Conservation

Conservation

Conservation is the management of human use of genetic resources so that they yield the greatest sustainable benefit to the present generation, while maintaining their potential to meet the needs and aspirations of future generations (FAO 19931).  The objective of gene conservation is to maintain genetic diversity or variation sufficient to sustain a forest population in perpetuity (Helms 19982).

seedSizeColorSuccessful gene conservation efforts should not be directed at maintaining a forest population in a given state forever, but rather at ensuring the long-term enhancement of the genetic diversity presently available to meet future human needs.  Moreover, gene conservation efforts should not concentrate only on those tree species and populations that are commonly used today, but also to those that may contain variation that will be useful in the future.

MxpMex03_deforestation
Forest Loss Due to Agriculture Pressure in Mexico

Deforestation has been occurring in the tropics and subtropics for decades. There are many causes for this, including shifting cultivation, clearing for pasture, and uncontrolled wood harvesting.
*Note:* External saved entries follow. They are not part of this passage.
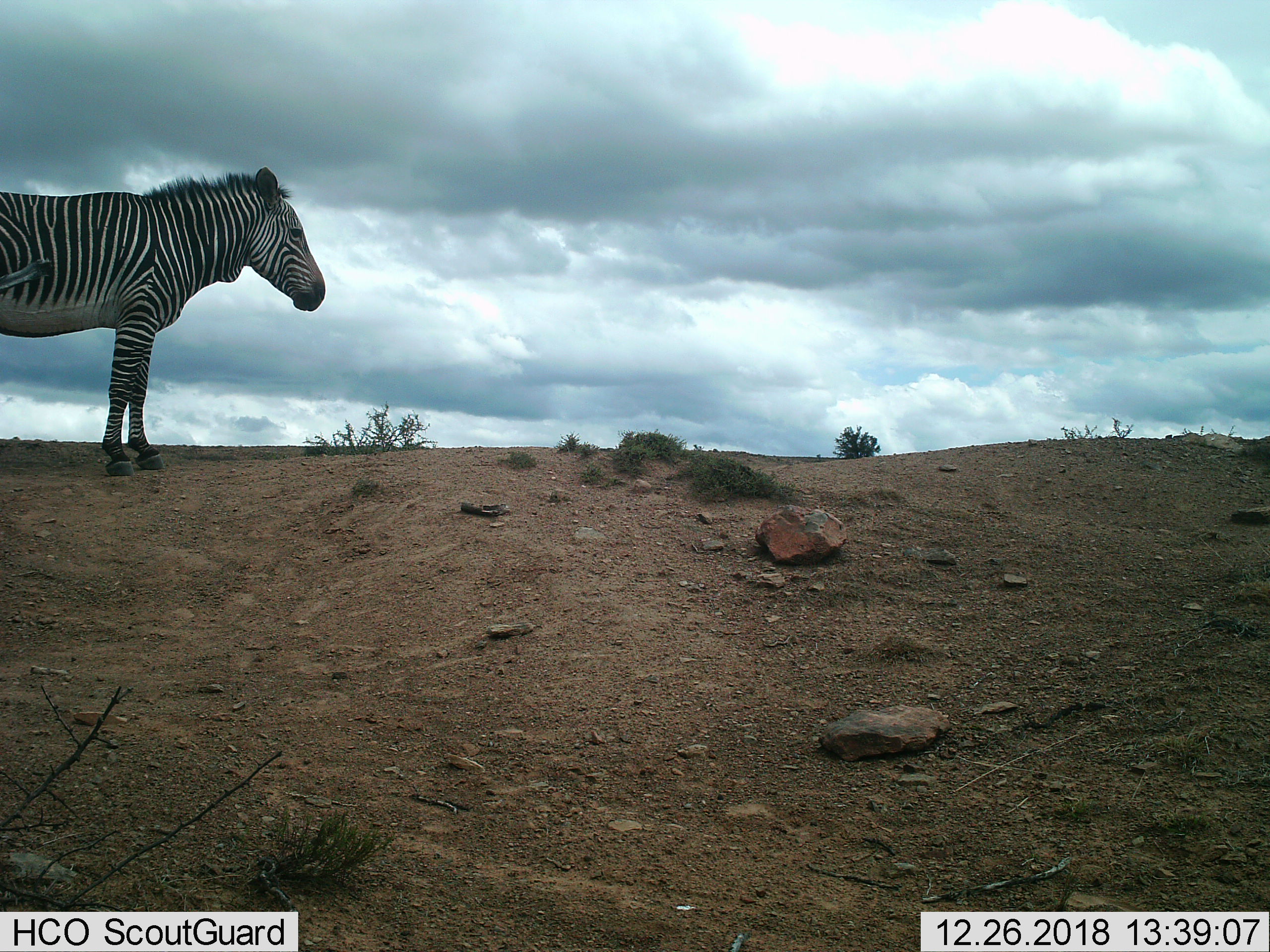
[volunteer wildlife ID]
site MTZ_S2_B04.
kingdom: Animalia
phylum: Chordata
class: Mammalia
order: Perissodactyla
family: Equidae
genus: Equus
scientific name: Equus zebra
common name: mountain zebra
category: zebramountain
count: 1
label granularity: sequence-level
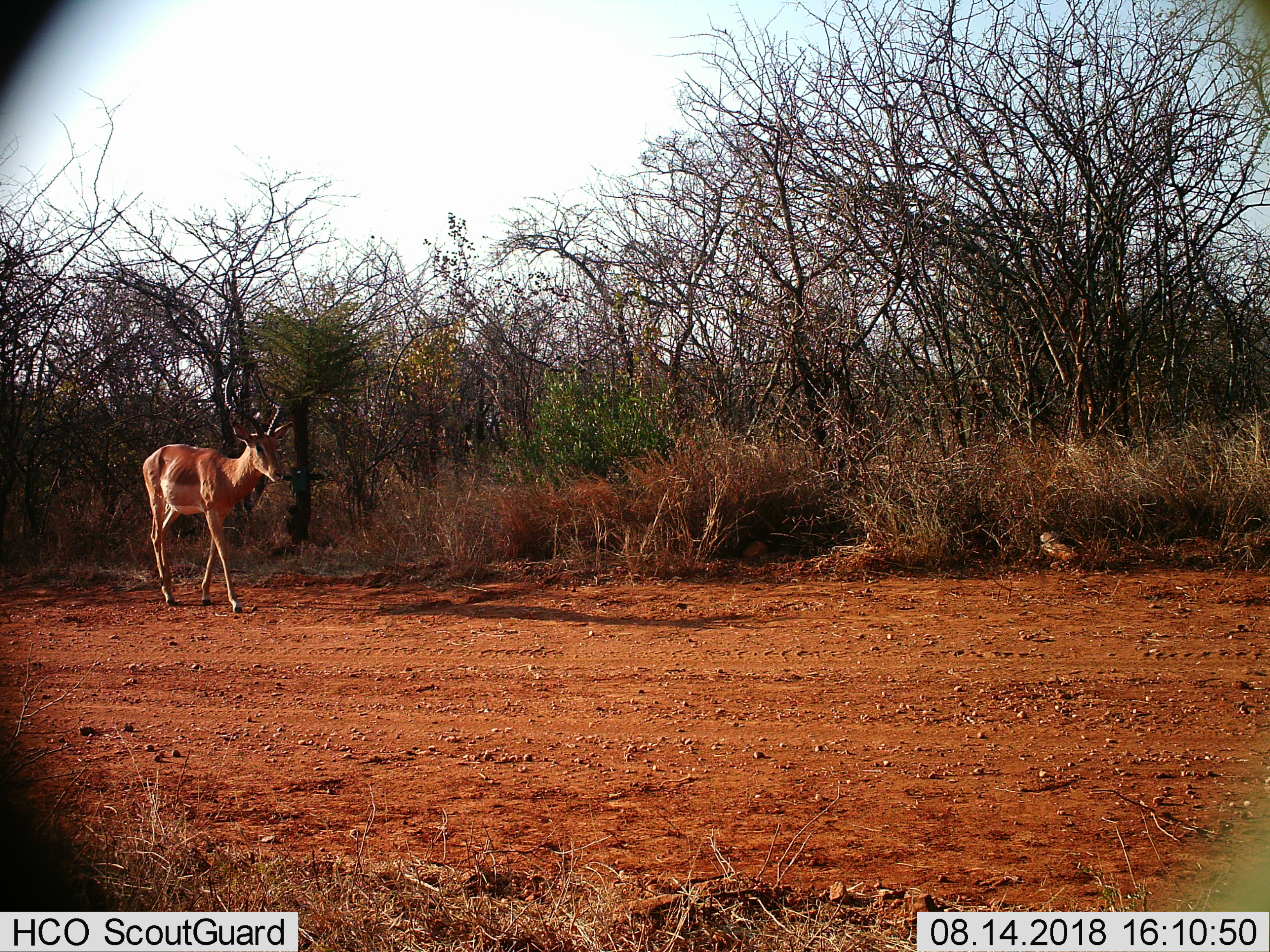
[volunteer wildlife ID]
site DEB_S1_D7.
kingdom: Animalia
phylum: Chordata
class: Mammalia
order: Artiodactyla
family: Bovidae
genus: Aepyceros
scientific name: Aepyceros melampus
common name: impala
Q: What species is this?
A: Impala (Aepyceros melampus).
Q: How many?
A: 1.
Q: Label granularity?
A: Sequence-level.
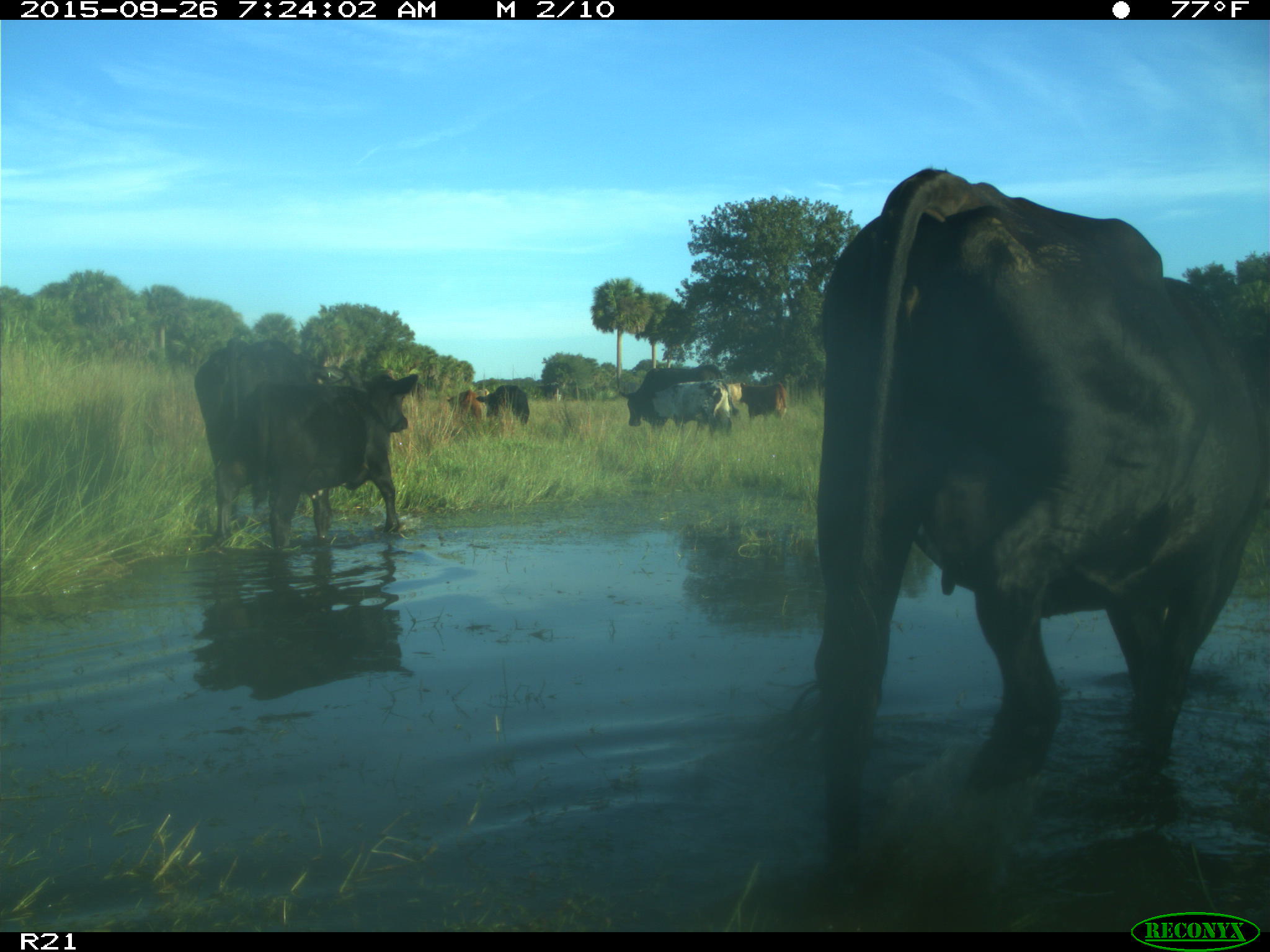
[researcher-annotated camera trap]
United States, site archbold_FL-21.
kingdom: Animalia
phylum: Chordata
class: Mammalia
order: Artiodactyla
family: Bovidae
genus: Bos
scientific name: Bos taurus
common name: domestic cow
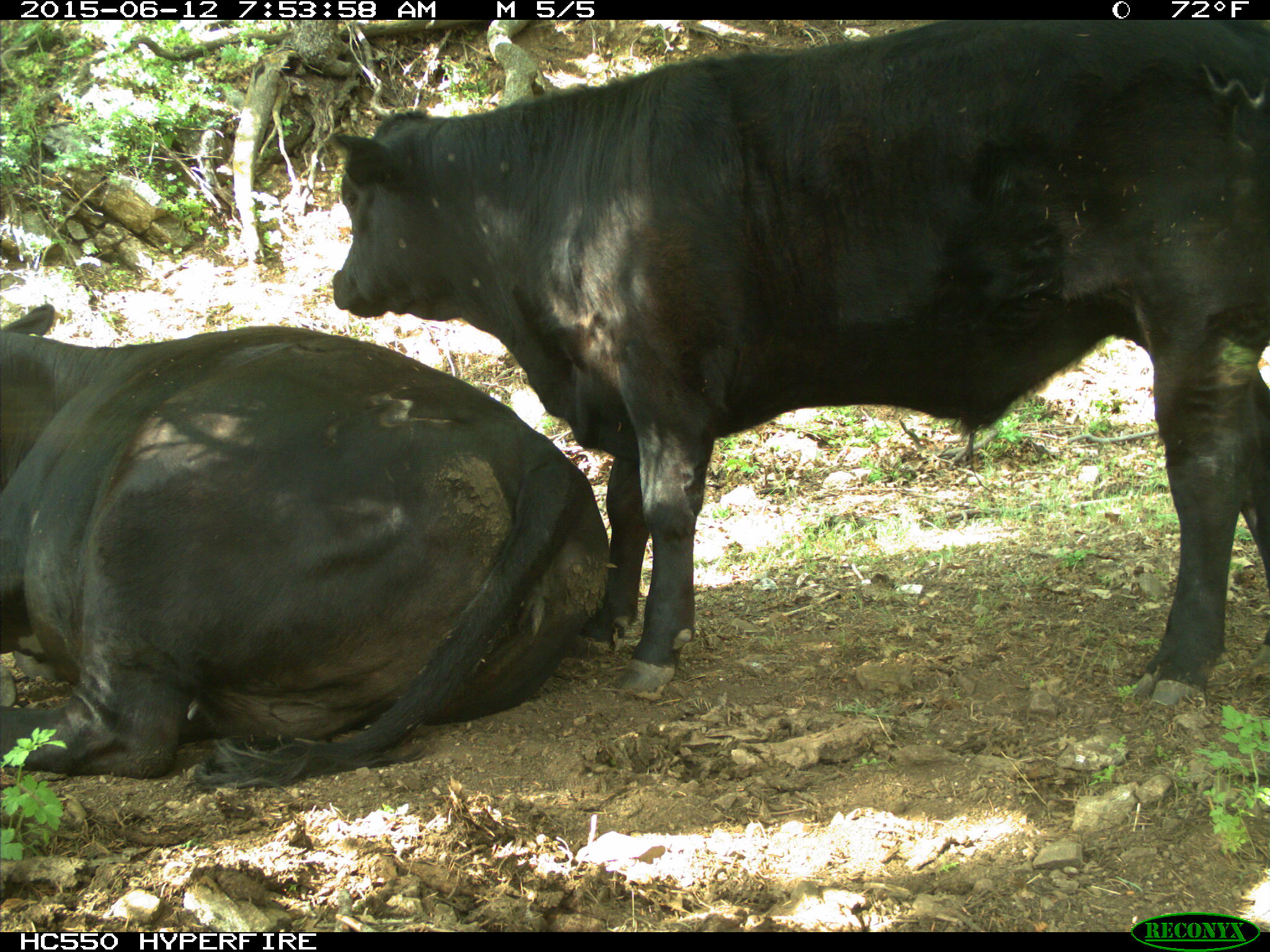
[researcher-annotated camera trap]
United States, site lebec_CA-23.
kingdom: Animalia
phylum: Chordata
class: Mammalia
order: Artiodactyla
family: Bovidae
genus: Bos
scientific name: Bos taurus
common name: domestic cow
Deforestation has adverse effects on important plant ecosystems, damages the environment, and can ultimately harm the local economy.

 

A more permanent impact is that the destruction of these unique forests represents an irreversible loss of species, provenances and gene complexes. This is particularly devastating in tropical and subtropical forests since little is known about the potential uses of many species.

Camcore has worked for the last 36 years to conserve some of this vanishing genetic material while it still exists.  Indeed, many of the populations sampled in the 1980’s exist today only in conservation plantings established from Camcore’s collections in South America, southern Africa, and southeast Asia.  Gene conservation is the underlying objective behind Camcore’s program.

1 FAO. 1993. Conservation of genetic resources in tropical forest management—principles and concepts. Food and Agriculture Organization of the United Nations. Publication #107, Rome.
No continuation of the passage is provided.